EXERCISE DIRECTIONS: Convert the lines from the one containing "How much of" through the end of the items into a Markdown table with the columns Row and Line, numbering each row and leaving out blank lines.

RECORDS PROVIDED:
+-------+
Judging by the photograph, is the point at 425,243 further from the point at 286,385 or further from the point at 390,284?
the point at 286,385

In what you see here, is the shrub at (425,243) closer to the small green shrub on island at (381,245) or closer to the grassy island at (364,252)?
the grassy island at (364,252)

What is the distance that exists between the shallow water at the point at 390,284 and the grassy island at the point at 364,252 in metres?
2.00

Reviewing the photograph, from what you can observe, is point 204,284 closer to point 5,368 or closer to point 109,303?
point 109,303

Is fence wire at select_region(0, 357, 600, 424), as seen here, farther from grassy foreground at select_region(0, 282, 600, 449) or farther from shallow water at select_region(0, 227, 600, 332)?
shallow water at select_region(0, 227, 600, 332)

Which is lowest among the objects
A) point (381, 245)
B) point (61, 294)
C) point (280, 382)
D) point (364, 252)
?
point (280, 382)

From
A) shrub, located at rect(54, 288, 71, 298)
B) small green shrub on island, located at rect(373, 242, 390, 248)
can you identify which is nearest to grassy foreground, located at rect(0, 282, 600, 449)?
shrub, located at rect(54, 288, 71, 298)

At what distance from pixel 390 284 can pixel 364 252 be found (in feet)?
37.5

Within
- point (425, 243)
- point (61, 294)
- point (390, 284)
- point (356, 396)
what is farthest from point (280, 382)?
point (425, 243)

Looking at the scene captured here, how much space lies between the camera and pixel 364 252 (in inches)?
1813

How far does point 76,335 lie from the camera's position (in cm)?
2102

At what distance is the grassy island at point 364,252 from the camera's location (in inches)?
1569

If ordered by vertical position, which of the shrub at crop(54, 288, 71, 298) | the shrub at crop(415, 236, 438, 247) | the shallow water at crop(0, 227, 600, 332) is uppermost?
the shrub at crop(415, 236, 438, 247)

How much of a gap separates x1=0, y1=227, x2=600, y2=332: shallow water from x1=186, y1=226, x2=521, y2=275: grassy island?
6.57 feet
+-------+
RESULT OF THE TASK:
| Row | Line |
|---|---|
| 1 | How much of a gap separates x1=0, y1=227, x2=600, y2=332: shallow water from x1=186, y1=226, x2=521, y2=275: grassy island? |
| 2 | 6.57 feet |